SOURCE PASSAGE:
— START —
“Hertha Metals is the future,” Laureen Meroueh, founder of the one-year-old sustainable steel producer startup told me. This may sound like a familiar, hyperbolic sentiment to those in the world of Silicon Valley, but Meroueh, who says she created a one-of-a-kind method for creating sustainable steel without carbon, is being literal.
Steel is crucial to modern industry—and its demand is only growing. Nearly two billion metric tons of steel are produced every year worldwide. Yet the process of making steel contributes to over 9% of global carbon dioxide emissions, making the way it's currently produced untenable for a green future. “This metal is so important and fundamental, and there's hardly any innovation in the sector,” Meroueh said. “I realized it was this trillion-dollar market, and yet no one was really getting deep into the weeds and figuring out how to address it.”
But to think big, you often have to think long-term. Meroueh has been working on creating sustainable metal production technology over the past ten years, she explained. Before founding Hertha Metals, she cofounded Alchemr, a company that produces green hydrogen through scrap aluminum and water. She started Texas-based Hertha Metals last year, yet the startup won’t be at its full-scale commercialization stage, a two-million-ton per-year plant, anytime soon—and she hopes that's just the beginning. Meroueh explained that Hertha Metals' sustainable steel will likely go to market for commercial use in the next decade, while smaller samples of the product will be available to a few select customers in the next few years. “Nothing worthwhile is built overnight,” she said. Yet she also thinks there should be more funding avenues for companies like hers, that may not fit into the timeline of VCs' usual funds.
I spoke to her last week about how she built her company and why more climate tech investors should think long-term when investing in sustainable technology. Our conversation has been edited for length and clarity.
Term Sheet: How did you design the technology for Hertha Metals? Did you know you were going to found a company?
— END —
SET TASK A: According to the Hertha Metals article, which company did Meroueh cofound before starting Hertha Metals?
SET TASK B: Please carry on the Hertha Metals article from the point where it stops.
These rows have no connection to the Hertha Metals article.

[Rows from a dataset]
— START —
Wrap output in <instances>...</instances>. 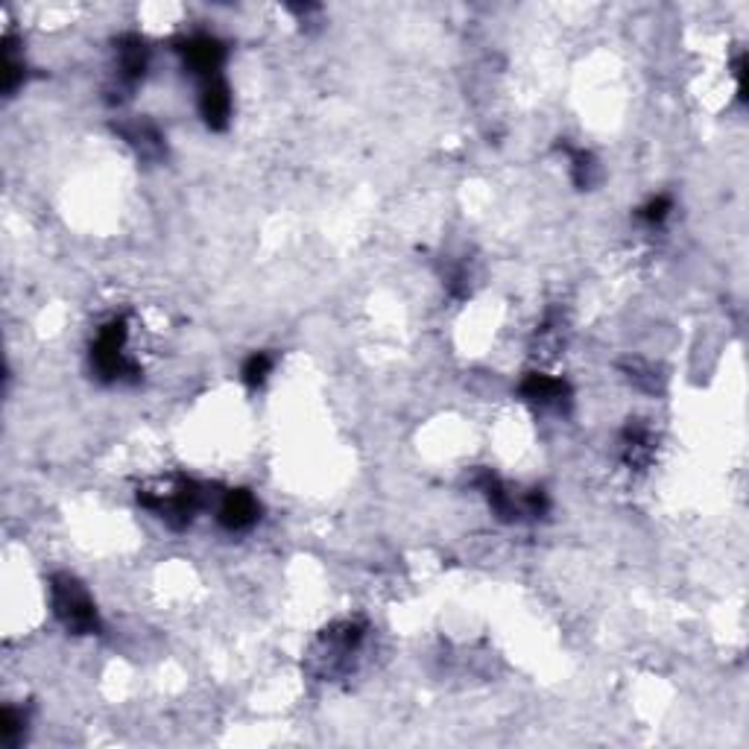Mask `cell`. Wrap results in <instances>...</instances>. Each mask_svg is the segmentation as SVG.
<instances>
[{"mask_svg": "<svg viewBox=\"0 0 749 749\" xmlns=\"http://www.w3.org/2000/svg\"><path fill=\"white\" fill-rule=\"evenodd\" d=\"M176 53L182 57V65L191 76H197L199 83L206 79H214V76H223L225 57H229V47L220 41L217 36H208V33H197V36L179 38Z\"/></svg>", "mask_w": 749, "mask_h": 749, "instance_id": "obj_6", "label": "cell"}, {"mask_svg": "<svg viewBox=\"0 0 749 749\" xmlns=\"http://www.w3.org/2000/svg\"><path fill=\"white\" fill-rule=\"evenodd\" d=\"M50 603H53V615L59 618V624L71 636H97L103 629L91 594L74 574H53L50 577Z\"/></svg>", "mask_w": 749, "mask_h": 749, "instance_id": "obj_2", "label": "cell"}, {"mask_svg": "<svg viewBox=\"0 0 749 749\" xmlns=\"http://www.w3.org/2000/svg\"><path fill=\"white\" fill-rule=\"evenodd\" d=\"M121 135L126 138L130 147H135L138 159H144V161H159V159H164V152H168L164 135H161V132L156 130V123H150V121L123 123Z\"/></svg>", "mask_w": 749, "mask_h": 749, "instance_id": "obj_10", "label": "cell"}, {"mask_svg": "<svg viewBox=\"0 0 749 749\" xmlns=\"http://www.w3.org/2000/svg\"><path fill=\"white\" fill-rule=\"evenodd\" d=\"M258 518H261V504L249 489H232L217 504V521L229 533H244Z\"/></svg>", "mask_w": 749, "mask_h": 749, "instance_id": "obj_7", "label": "cell"}, {"mask_svg": "<svg viewBox=\"0 0 749 749\" xmlns=\"http://www.w3.org/2000/svg\"><path fill=\"white\" fill-rule=\"evenodd\" d=\"M272 355L270 352H255V355L246 357L244 369H241V378H244L246 386H261L263 381H267V374L272 372Z\"/></svg>", "mask_w": 749, "mask_h": 749, "instance_id": "obj_14", "label": "cell"}, {"mask_svg": "<svg viewBox=\"0 0 749 749\" xmlns=\"http://www.w3.org/2000/svg\"><path fill=\"white\" fill-rule=\"evenodd\" d=\"M114 57H118V65H114L112 83L106 88V100L112 106L123 103L144 83L147 67H150V47L135 33H126L114 41Z\"/></svg>", "mask_w": 749, "mask_h": 749, "instance_id": "obj_4", "label": "cell"}, {"mask_svg": "<svg viewBox=\"0 0 749 749\" xmlns=\"http://www.w3.org/2000/svg\"><path fill=\"white\" fill-rule=\"evenodd\" d=\"M366 638V624L364 621H337L331 627L322 629L319 636V647H322V655H319V671L326 676H334L340 671H348V655L357 653V647L364 644Z\"/></svg>", "mask_w": 749, "mask_h": 749, "instance_id": "obj_5", "label": "cell"}, {"mask_svg": "<svg viewBox=\"0 0 749 749\" xmlns=\"http://www.w3.org/2000/svg\"><path fill=\"white\" fill-rule=\"evenodd\" d=\"M671 211H674V199L665 197V194H659V197H653L650 202H644V206L638 208V220H644V223L650 225H659L665 223Z\"/></svg>", "mask_w": 749, "mask_h": 749, "instance_id": "obj_16", "label": "cell"}, {"mask_svg": "<svg viewBox=\"0 0 749 749\" xmlns=\"http://www.w3.org/2000/svg\"><path fill=\"white\" fill-rule=\"evenodd\" d=\"M24 732H27V714L19 712L15 705H7V712H3V726H0V738H3V744H7V747H19L21 738H24Z\"/></svg>", "mask_w": 749, "mask_h": 749, "instance_id": "obj_15", "label": "cell"}, {"mask_svg": "<svg viewBox=\"0 0 749 749\" xmlns=\"http://www.w3.org/2000/svg\"><path fill=\"white\" fill-rule=\"evenodd\" d=\"M27 83V65L15 57V38H3V94L12 97L21 85Z\"/></svg>", "mask_w": 749, "mask_h": 749, "instance_id": "obj_13", "label": "cell"}, {"mask_svg": "<svg viewBox=\"0 0 749 749\" xmlns=\"http://www.w3.org/2000/svg\"><path fill=\"white\" fill-rule=\"evenodd\" d=\"M199 114L208 130L223 132L232 121V88L223 76L199 83Z\"/></svg>", "mask_w": 749, "mask_h": 749, "instance_id": "obj_9", "label": "cell"}, {"mask_svg": "<svg viewBox=\"0 0 749 749\" xmlns=\"http://www.w3.org/2000/svg\"><path fill=\"white\" fill-rule=\"evenodd\" d=\"M521 398L536 407H553V410H565L572 402V386L565 384L562 378L542 372H527L525 381L518 384Z\"/></svg>", "mask_w": 749, "mask_h": 749, "instance_id": "obj_8", "label": "cell"}, {"mask_svg": "<svg viewBox=\"0 0 749 749\" xmlns=\"http://www.w3.org/2000/svg\"><path fill=\"white\" fill-rule=\"evenodd\" d=\"M621 459L629 468H644L653 459V433L641 421H629L621 433Z\"/></svg>", "mask_w": 749, "mask_h": 749, "instance_id": "obj_11", "label": "cell"}, {"mask_svg": "<svg viewBox=\"0 0 749 749\" xmlns=\"http://www.w3.org/2000/svg\"><path fill=\"white\" fill-rule=\"evenodd\" d=\"M126 337H130V328H126V319L112 317L100 331H97V340L91 346V369L94 374L103 381V384H114V381H138V364L126 357Z\"/></svg>", "mask_w": 749, "mask_h": 749, "instance_id": "obj_3", "label": "cell"}, {"mask_svg": "<svg viewBox=\"0 0 749 749\" xmlns=\"http://www.w3.org/2000/svg\"><path fill=\"white\" fill-rule=\"evenodd\" d=\"M560 150L568 152V161H572V182L580 191H589L594 182H598L600 170H598V161H594V156L586 150H572L568 144H560Z\"/></svg>", "mask_w": 749, "mask_h": 749, "instance_id": "obj_12", "label": "cell"}, {"mask_svg": "<svg viewBox=\"0 0 749 749\" xmlns=\"http://www.w3.org/2000/svg\"><path fill=\"white\" fill-rule=\"evenodd\" d=\"M138 504L159 515L170 530H185L208 504V492L197 480L170 478L168 483L138 489Z\"/></svg>", "mask_w": 749, "mask_h": 749, "instance_id": "obj_1", "label": "cell"}]
</instances>
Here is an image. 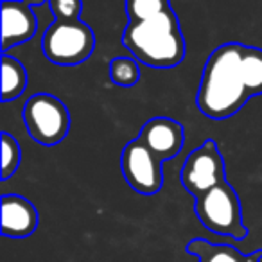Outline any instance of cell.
Returning a JSON list of instances; mask_svg holds the SVG:
<instances>
[{
    "mask_svg": "<svg viewBox=\"0 0 262 262\" xmlns=\"http://www.w3.org/2000/svg\"><path fill=\"white\" fill-rule=\"evenodd\" d=\"M243 74L250 95L262 94V49L243 45Z\"/></svg>",
    "mask_w": 262,
    "mask_h": 262,
    "instance_id": "cell-13",
    "label": "cell"
},
{
    "mask_svg": "<svg viewBox=\"0 0 262 262\" xmlns=\"http://www.w3.org/2000/svg\"><path fill=\"white\" fill-rule=\"evenodd\" d=\"M20 160H22V149H20L18 140L13 135H9L8 131H2V171H0V178L9 180L20 167Z\"/></svg>",
    "mask_w": 262,
    "mask_h": 262,
    "instance_id": "cell-16",
    "label": "cell"
},
{
    "mask_svg": "<svg viewBox=\"0 0 262 262\" xmlns=\"http://www.w3.org/2000/svg\"><path fill=\"white\" fill-rule=\"evenodd\" d=\"M22 2H26L27 6H41V4H45V2H49V0H22Z\"/></svg>",
    "mask_w": 262,
    "mask_h": 262,
    "instance_id": "cell-18",
    "label": "cell"
},
{
    "mask_svg": "<svg viewBox=\"0 0 262 262\" xmlns=\"http://www.w3.org/2000/svg\"><path fill=\"white\" fill-rule=\"evenodd\" d=\"M27 86V70L13 56H2V101L18 99Z\"/></svg>",
    "mask_w": 262,
    "mask_h": 262,
    "instance_id": "cell-12",
    "label": "cell"
},
{
    "mask_svg": "<svg viewBox=\"0 0 262 262\" xmlns=\"http://www.w3.org/2000/svg\"><path fill=\"white\" fill-rule=\"evenodd\" d=\"M38 228V210L29 200L18 194L2 196V235L26 239Z\"/></svg>",
    "mask_w": 262,
    "mask_h": 262,
    "instance_id": "cell-10",
    "label": "cell"
},
{
    "mask_svg": "<svg viewBox=\"0 0 262 262\" xmlns=\"http://www.w3.org/2000/svg\"><path fill=\"white\" fill-rule=\"evenodd\" d=\"M22 115L27 133L40 146H56L69 135V108L56 95L34 94L24 104Z\"/></svg>",
    "mask_w": 262,
    "mask_h": 262,
    "instance_id": "cell-5",
    "label": "cell"
},
{
    "mask_svg": "<svg viewBox=\"0 0 262 262\" xmlns=\"http://www.w3.org/2000/svg\"><path fill=\"white\" fill-rule=\"evenodd\" d=\"M185 251L198 258V262H262V250L244 255L230 244H214L207 239H192Z\"/></svg>",
    "mask_w": 262,
    "mask_h": 262,
    "instance_id": "cell-11",
    "label": "cell"
},
{
    "mask_svg": "<svg viewBox=\"0 0 262 262\" xmlns=\"http://www.w3.org/2000/svg\"><path fill=\"white\" fill-rule=\"evenodd\" d=\"M122 43L137 61L151 69H172L185 58V38L172 8L147 20L127 22Z\"/></svg>",
    "mask_w": 262,
    "mask_h": 262,
    "instance_id": "cell-2",
    "label": "cell"
},
{
    "mask_svg": "<svg viewBox=\"0 0 262 262\" xmlns=\"http://www.w3.org/2000/svg\"><path fill=\"white\" fill-rule=\"evenodd\" d=\"M171 8L169 0H126V15L129 22L147 20Z\"/></svg>",
    "mask_w": 262,
    "mask_h": 262,
    "instance_id": "cell-15",
    "label": "cell"
},
{
    "mask_svg": "<svg viewBox=\"0 0 262 262\" xmlns=\"http://www.w3.org/2000/svg\"><path fill=\"white\" fill-rule=\"evenodd\" d=\"M196 215L201 225L212 233L243 241L248 237V228L243 223V208L235 189L223 182L208 192L196 198Z\"/></svg>",
    "mask_w": 262,
    "mask_h": 262,
    "instance_id": "cell-3",
    "label": "cell"
},
{
    "mask_svg": "<svg viewBox=\"0 0 262 262\" xmlns=\"http://www.w3.org/2000/svg\"><path fill=\"white\" fill-rule=\"evenodd\" d=\"M38 20L31 6L22 0H2V51L29 41L36 34Z\"/></svg>",
    "mask_w": 262,
    "mask_h": 262,
    "instance_id": "cell-9",
    "label": "cell"
},
{
    "mask_svg": "<svg viewBox=\"0 0 262 262\" xmlns=\"http://www.w3.org/2000/svg\"><path fill=\"white\" fill-rule=\"evenodd\" d=\"M110 79L122 88L135 86L140 79V67L135 58H113L110 61Z\"/></svg>",
    "mask_w": 262,
    "mask_h": 262,
    "instance_id": "cell-14",
    "label": "cell"
},
{
    "mask_svg": "<svg viewBox=\"0 0 262 262\" xmlns=\"http://www.w3.org/2000/svg\"><path fill=\"white\" fill-rule=\"evenodd\" d=\"M47 4L56 20H79L83 11V0H49Z\"/></svg>",
    "mask_w": 262,
    "mask_h": 262,
    "instance_id": "cell-17",
    "label": "cell"
},
{
    "mask_svg": "<svg viewBox=\"0 0 262 262\" xmlns=\"http://www.w3.org/2000/svg\"><path fill=\"white\" fill-rule=\"evenodd\" d=\"M120 167L127 185L142 196H153L164 187L162 160L139 139L124 146Z\"/></svg>",
    "mask_w": 262,
    "mask_h": 262,
    "instance_id": "cell-6",
    "label": "cell"
},
{
    "mask_svg": "<svg viewBox=\"0 0 262 262\" xmlns=\"http://www.w3.org/2000/svg\"><path fill=\"white\" fill-rule=\"evenodd\" d=\"M95 47L94 31L81 20H56L47 27L41 51L49 61L70 67L86 61Z\"/></svg>",
    "mask_w": 262,
    "mask_h": 262,
    "instance_id": "cell-4",
    "label": "cell"
},
{
    "mask_svg": "<svg viewBox=\"0 0 262 262\" xmlns=\"http://www.w3.org/2000/svg\"><path fill=\"white\" fill-rule=\"evenodd\" d=\"M137 139L151 149L162 162L171 160L182 151L185 142L183 126L169 117H155L149 119L140 129Z\"/></svg>",
    "mask_w": 262,
    "mask_h": 262,
    "instance_id": "cell-8",
    "label": "cell"
},
{
    "mask_svg": "<svg viewBox=\"0 0 262 262\" xmlns=\"http://www.w3.org/2000/svg\"><path fill=\"white\" fill-rule=\"evenodd\" d=\"M225 180V160L212 139L196 147L182 167V185L194 198L208 192Z\"/></svg>",
    "mask_w": 262,
    "mask_h": 262,
    "instance_id": "cell-7",
    "label": "cell"
},
{
    "mask_svg": "<svg viewBox=\"0 0 262 262\" xmlns=\"http://www.w3.org/2000/svg\"><path fill=\"white\" fill-rule=\"evenodd\" d=\"M250 92L243 74V43L217 47L205 65L196 94V106L205 117L223 120L233 117L248 101Z\"/></svg>",
    "mask_w": 262,
    "mask_h": 262,
    "instance_id": "cell-1",
    "label": "cell"
}]
</instances>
— END —
TASK ANSWER A: She cofounded Alchemr, a company that produces green hydrogen through scrap aluminum and water.

TASK ANSWER B:
Meroueh: I am an engineer by training and an entrepreneur by heart. I'm a mechanical engineer, civil engineer, and material scientist. I did my master's and Ph.D. at MIT. While I was there, I kept seeing these technology breakthroughs in MIT News every single day, and I would say to myself, ‘Wow, this technology can have such an impact on the world, where did it go?’ And it went nowhere. Why? Because to have an impact with technology, you need to scale it up and you need to commercialize it. That's what really drove me into entrepreneurship.
I did a minor in business and entrepreneurship at MIT and really dove into that world. I then asked myself, ‘Where does the world need attention to decarbonize and hit our net zero 2050 goals?’ I studied all the hard-to-abate sectors which are cement, steel, heavy-duty transport, and really fell in love with the challenge that steel presents. I thought, ‘Now, what would a commercial green steel reactor look like?’ and really developed that idea. I founded Hertha Metals [last year] and we were off to the races.
The technique you use for manufacturing steel is the first of its kind, can you explain for those of us who aren’t familiar with engineering how it works?
Today, the [traditional] way steel is made is through a coal-based process, which can be done with either high-grade iron ore or low-grade ore, but low-grade ore is more commonly used because it is cheaper and more abundant. There's one sustainable solution for green steel that already exists, which is close to commercial scale, called hydrogen direct. This technique uses reduced iron coupled with an electric furnace to replace carbon. The issue is that this solution is unfortunately only economical when using high-grade iron ore, and less than 15% of the world's iron ore is of that high grade, so it's a massive challenge.
That's where Hertha Metals comes in. Our solution has the ability to use low-grade iron ore, so now we are no longer dependent on high-grade iron ore, which is a very limited and expensive resource. What comes out of our system is a pure molten steel. That steel is the same as the steel that we are used to that we make every day. It's the same product, we just made it in a different way.
Why is it important to have new, fresh steel as opposed to recycled steel?
Scrap steel and steel recycling are fantastic, and we should continue to optimize that process. However, there are two challenges. One, there is not enough scrap steel in the world to meet demand, even if demand stays the same. But demand is increasing. Second, you cannot make all grades of steel from scrap, because scrap steel comes with these other alloying elements and impurities. So when you're talking about the high-grade steel required in a certain part of an automobile, for example, you have to make that from iron ore. Roughly 60% of steel comes from scrap, and the other 40% has to come from iron ore.
Who are your customers and prospective customers?
Customers and partners consist of today's traditional producers, whether they are “mini mills” or integrated steel producers. Other customers are also the end user. For example, the companies that make your cars or make package food cans or install your H-VAC systems. So, we really dip our hands into all of those profiles.
What does your timeline look like in terms of commercialization?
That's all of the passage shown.